- _Challenge_
Rewrite the material below with every "submerged rock" changed to "sunken boulder" and nothing else altered, leaving out the pictures.

- _Records_

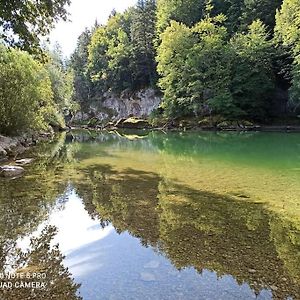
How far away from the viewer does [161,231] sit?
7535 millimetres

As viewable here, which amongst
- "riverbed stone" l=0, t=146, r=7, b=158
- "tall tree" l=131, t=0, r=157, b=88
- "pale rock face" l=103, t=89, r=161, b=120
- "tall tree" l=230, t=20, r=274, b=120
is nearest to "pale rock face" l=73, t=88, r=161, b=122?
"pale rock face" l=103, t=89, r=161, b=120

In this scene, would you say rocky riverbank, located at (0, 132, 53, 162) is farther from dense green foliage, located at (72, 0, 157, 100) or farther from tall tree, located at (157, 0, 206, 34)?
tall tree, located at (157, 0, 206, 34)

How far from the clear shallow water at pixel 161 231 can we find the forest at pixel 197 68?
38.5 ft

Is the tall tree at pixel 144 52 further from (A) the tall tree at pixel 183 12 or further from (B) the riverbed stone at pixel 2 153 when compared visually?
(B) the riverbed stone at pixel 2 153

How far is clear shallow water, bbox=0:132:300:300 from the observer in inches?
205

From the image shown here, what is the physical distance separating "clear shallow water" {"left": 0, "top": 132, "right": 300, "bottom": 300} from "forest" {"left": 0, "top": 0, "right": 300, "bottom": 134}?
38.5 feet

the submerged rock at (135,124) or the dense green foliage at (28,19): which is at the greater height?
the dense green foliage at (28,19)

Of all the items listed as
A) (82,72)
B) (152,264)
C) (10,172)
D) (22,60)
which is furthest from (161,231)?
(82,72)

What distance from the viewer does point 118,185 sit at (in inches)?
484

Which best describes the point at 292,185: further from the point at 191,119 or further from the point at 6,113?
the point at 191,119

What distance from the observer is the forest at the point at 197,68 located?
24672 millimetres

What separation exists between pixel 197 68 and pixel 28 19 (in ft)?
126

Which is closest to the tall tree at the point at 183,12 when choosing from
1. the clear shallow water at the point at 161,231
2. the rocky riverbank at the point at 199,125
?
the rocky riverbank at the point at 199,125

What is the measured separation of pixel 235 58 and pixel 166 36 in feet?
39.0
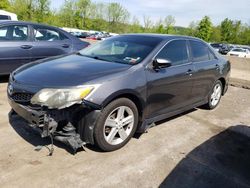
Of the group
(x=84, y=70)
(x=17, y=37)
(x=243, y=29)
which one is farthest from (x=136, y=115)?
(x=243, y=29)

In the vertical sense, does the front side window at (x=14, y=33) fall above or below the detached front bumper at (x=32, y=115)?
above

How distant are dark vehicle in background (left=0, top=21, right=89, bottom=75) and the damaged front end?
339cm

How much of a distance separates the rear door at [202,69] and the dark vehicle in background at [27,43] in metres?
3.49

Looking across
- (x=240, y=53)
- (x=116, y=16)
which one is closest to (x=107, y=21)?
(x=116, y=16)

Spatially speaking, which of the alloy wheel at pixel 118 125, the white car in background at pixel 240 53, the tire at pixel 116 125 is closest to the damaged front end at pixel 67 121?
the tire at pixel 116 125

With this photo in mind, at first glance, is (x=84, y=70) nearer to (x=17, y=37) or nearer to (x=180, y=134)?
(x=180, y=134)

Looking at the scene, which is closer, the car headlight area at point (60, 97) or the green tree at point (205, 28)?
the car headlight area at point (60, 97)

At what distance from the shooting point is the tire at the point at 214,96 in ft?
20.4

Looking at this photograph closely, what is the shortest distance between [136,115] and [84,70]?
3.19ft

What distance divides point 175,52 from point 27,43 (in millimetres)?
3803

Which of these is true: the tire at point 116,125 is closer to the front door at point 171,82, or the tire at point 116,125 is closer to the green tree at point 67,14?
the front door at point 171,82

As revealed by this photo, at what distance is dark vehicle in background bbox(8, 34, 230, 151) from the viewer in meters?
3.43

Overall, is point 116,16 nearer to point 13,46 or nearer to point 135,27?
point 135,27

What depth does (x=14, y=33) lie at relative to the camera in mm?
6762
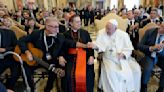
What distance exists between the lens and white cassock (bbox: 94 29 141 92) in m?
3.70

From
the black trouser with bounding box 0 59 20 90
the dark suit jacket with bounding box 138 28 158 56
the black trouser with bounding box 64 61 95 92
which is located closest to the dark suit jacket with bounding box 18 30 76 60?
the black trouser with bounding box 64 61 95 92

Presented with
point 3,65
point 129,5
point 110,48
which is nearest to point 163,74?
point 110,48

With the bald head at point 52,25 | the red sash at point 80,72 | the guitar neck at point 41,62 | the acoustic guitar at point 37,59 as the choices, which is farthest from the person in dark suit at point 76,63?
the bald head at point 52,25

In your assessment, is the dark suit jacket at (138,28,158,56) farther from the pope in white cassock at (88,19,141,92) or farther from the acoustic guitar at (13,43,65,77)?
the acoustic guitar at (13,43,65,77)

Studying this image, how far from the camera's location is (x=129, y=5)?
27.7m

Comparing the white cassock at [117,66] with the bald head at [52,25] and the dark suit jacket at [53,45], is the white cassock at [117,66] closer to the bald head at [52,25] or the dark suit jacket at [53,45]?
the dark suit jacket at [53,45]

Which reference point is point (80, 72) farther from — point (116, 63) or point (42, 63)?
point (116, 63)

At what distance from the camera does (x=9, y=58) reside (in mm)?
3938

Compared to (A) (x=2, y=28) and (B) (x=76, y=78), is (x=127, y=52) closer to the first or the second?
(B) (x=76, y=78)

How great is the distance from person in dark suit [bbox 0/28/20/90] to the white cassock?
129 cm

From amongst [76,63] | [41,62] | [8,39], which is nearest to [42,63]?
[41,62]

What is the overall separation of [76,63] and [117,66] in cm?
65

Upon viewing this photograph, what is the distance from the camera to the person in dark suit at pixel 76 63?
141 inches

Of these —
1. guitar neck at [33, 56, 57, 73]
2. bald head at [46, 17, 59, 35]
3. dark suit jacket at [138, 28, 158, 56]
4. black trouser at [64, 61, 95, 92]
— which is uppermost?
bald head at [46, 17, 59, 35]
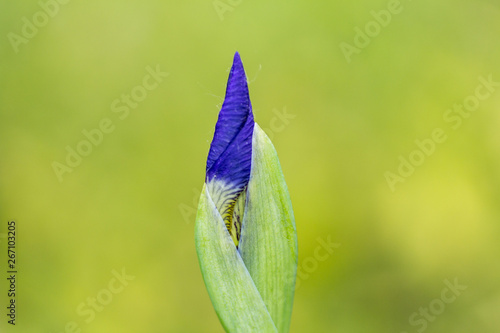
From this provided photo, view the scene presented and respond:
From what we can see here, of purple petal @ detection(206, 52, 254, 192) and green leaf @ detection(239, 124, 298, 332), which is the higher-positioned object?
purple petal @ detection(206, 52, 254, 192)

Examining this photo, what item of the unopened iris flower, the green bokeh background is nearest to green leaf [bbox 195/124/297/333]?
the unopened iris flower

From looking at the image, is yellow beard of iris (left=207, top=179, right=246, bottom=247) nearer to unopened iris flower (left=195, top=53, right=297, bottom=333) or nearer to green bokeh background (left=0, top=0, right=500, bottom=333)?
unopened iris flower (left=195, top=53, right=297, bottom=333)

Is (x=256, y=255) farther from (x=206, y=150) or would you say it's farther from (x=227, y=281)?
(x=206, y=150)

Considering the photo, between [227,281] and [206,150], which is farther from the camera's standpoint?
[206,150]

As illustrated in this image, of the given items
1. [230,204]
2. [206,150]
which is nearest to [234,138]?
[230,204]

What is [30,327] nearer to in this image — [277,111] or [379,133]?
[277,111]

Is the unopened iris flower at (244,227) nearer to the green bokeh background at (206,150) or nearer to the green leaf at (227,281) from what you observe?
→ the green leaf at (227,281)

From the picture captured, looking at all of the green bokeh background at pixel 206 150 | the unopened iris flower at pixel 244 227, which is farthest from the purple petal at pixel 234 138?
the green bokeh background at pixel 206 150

- _Result_
How far away from the viewer does [161,231] sit?
7535 millimetres

As viewable here, which amongst
- "riverbed stone" l=0, t=146, r=7, b=158
- "tall tree" l=131, t=0, r=157, b=88
- "pale rock face" l=103, t=89, r=161, b=120
- "tall tree" l=230, t=20, r=274, b=120
is nearest to "pale rock face" l=73, t=88, r=161, b=122?
"pale rock face" l=103, t=89, r=161, b=120

In this scene, would you say rocky riverbank, located at (0, 132, 53, 162) is farther from dense green foliage, located at (72, 0, 157, 100) or farther from tall tree, located at (157, 0, 206, 34)?
tall tree, located at (157, 0, 206, 34)

How far from the clear shallow water at pixel 161 231 can we find the forest at pixel 197 68?
38.5 ft

Is the tall tree at pixel 144 52 further from (A) the tall tree at pixel 183 12 or further from (B) the riverbed stone at pixel 2 153 when compared visually?
(B) the riverbed stone at pixel 2 153

How far is clear shallow water, bbox=0:132:300:300 from the observer in inches?
205

From the image shown here, what is the physical distance separating "clear shallow water" {"left": 0, "top": 132, "right": 300, "bottom": 300} from "forest" {"left": 0, "top": 0, "right": 300, "bottom": 134}?
38.5 feet

the sunken boulder at (135,124) or the dense green foliage at (28,19): which is at the greater height?
the dense green foliage at (28,19)

Of all the items listed as
A) (82,72)
B) (152,264)
C) (10,172)
D) (22,60)
which is furthest from (161,231)?
(82,72)

What distance from the viewer does point 118,185 sit at (in inches)?
484

Which best describes the point at 292,185: further from the point at 191,119 or further from the point at 6,113?
the point at 191,119

What distance from the observer is the forest at the point at 197,68 located?
24672 millimetres

What separation exists between pixel 197 68 and pixel 28 19 (in ft)?
126

Which is closest to the tall tree at the point at 183,12 when choosing from
1. the clear shallow water at the point at 161,231
2. the rocky riverbank at the point at 199,125
?
the rocky riverbank at the point at 199,125

What is the measured separation of pixel 235 58 and pixel 166 36 in feet?
39.0
Of the group
(x=84, y=70)
(x=17, y=37)
(x=243, y=29)
which one is farthest from (x=136, y=115)?
(x=243, y=29)

In the vertical sense, does the front side window at (x=14, y=33) fall above or below the detached front bumper at (x=32, y=115)?
above

How distant are dark vehicle in background (left=0, top=21, right=89, bottom=75) and the damaged front end?
339cm

How much of a distance separates the rear door at [202,69] and the dark vehicle in background at [27,43] in metres?
3.49

Looking across
- (x=240, y=53)
- (x=116, y=16)
which one is closest to (x=107, y=21)?
(x=116, y=16)

Spatially speaking, which of the alloy wheel at pixel 118 125, the white car in background at pixel 240 53, the tire at pixel 116 125 is closest to the damaged front end at pixel 67 121?
the tire at pixel 116 125

With this photo in mind, at first glance, is (x=84, y=70) nearer to (x=17, y=37) or nearer to (x=180, y=134)?
(x=180, y=134)

Looking at the scene, which is closer, the car headlight area at point (60, 97) or the green tree at point (205, 28)?
the car headlight area at point (60, 97)

At what distance from the shooting point is the tire at the point at 214,96 in ft?
20.4

Looking at this photograph closely, what is the shortest distance between [136,115] and [84,70]?
3.19ft

What distance divides point 175,52 from point 27,43 (in millimetres)?
3803

Which of these is true: the tire at point 116,125 is closer to the front door at point 171,82, or the tire at point 116,125 is closer to the green tree at point 67,14?
the front door at point 171,82

As revealed by this photo, at what distance is dark vehicle in background bbox(8, 34, 230, 151) from the viewer in meters?
3.43

Overall, is point 116,16 nearer to point 13,46 or nearer to point 135,27?
point 135,27

What depth does (x=14, y=33) lie at relative to the camera in mm?
6762
What distance exists between the lens and white cassock (bbox: 94 29 141 92) in m?
3.70

From
the black trouser with bounding box 0 59 20 90
the dark suit jacket with bounding box 138 28 158 56
the black trouser with bounding box 64 61 95 92
which is located closest to the dark suit jacket with bounding box 18 30 76 60?
the black trouser with bounding box 64 61 95 92

Presented with
point 3,65
point 129,5
point 110,48
which is nearest to point 163,74?
point 110,48

With the bald head at point 52,25 | the red sash at point 80,72 | the guitar neck at point 41,62 | the acoustic guitar at point 37,59 as the choices, which is farthest from the person in dark suit at point 76,63?
the bald head at point 52,25

In your assessment, is the dark suit jacket at (138,28,158,56) farther from the pope in white cassock at (88,19,141,92) or farther from the acoustic guitar at (13,43,65,77)?
the acoustic guitar at (13,43,65,77)

Studying this image, how far from the camera's location is (x=129, y=5)?
27.7m

Comparing the white cassock at [117,66] with the bald head at [52,25] and the dark suit jacket at [53,45], is the white cassock at [117,66] closer to the bald head at [52,25] or the dark suit jacket at [53,45]?
the dark suit jacket at [53,45]

Which reference point is point (80, 72) farther from — point (116, 63) or point (42, 63)?
point (116, 63)

At what distance from the camera does (x=9, y=58) reside (in mm)?
3938

Compared to (A) (x=2, y=28) and (B) (x=76, y=78), is (x=127, y=52) closer to the first or the second?
(B) (x=76, y=78)

How great is the distance from person in dark suit [bbox 0/28/20/90] to the white cassock?
129 cm

From amongst [76,63] | [41,62] | [8,39], which is nearest to [42,63]?
[41,62]

What is the overall separation of [76,63] and [117,66] in cm?
65

Upon viewing this photograph, what is the distance from the camera to the person in dark suit at pixel 76 63?
141 inches

Of these —
1. guitar neck at [33, 56, 57, 73]
2. bald head at [46, 17, 59, 35]
3. dark suit jacket at [138, 28, 158, 56]
4. black trouser at [64, 61, 95, 92]
— which is uppermost?
bald head at [46, 17, 59, 35]
From this provided photo, view the scene presented and respond:
From what we can see here, of purple petal @ detection(206, 52, 254, 192) and green leaf @ detection(239, 124, 298, 332), which is the higher-positioned object?
purple petal @ detection(206, 52, 254, 192)

Examining this photo, what item of the unopened iris flower, the green bokeh background is nearest to green leaf [bbox 195/124/297/333]?
the unopened iris flower

From looking at the image, is yellow beard of iris (left=207, top=179, right=246, bottom=247) nearer to unopened iris flower (left=195, top=53, right=297, bottom=333) or nearer to green bokeh background (left=0, top=0, right=500, bottom=333)?
unopened iris flower (left=195, top=53, right=297, bottom=333)

Is (x=256, y=255) farther from (x=206, y=150) or would you say it's farther from (x=227, y=281)?
(x=206, y=150)

Considering the photo, between [227,281] and [206,150], which is farther from the camera's standpoint?
[206,150]

As illustrated in this image, of the given items
1. [230,204]
2. [206,150]
which is nearest to [234,138]?
[230,204]

What is [30,327] nearer to in this image — [277,111] or [379,133]?
[277,111]

Is the unopened iris flower at (244,227) nearer to the green bokeh background at (206,150) or nearer to the green leaf at (227,281) from what you observe?
→ the green leaf at (227,281)

From the picture captured, looking at all of the green bokeh background at pixel 206 150 | the unopened iris flower at pixel 244 227, which is farthest from the purple petal at pixel 234 138?
the green bokeh background at pixel 206 150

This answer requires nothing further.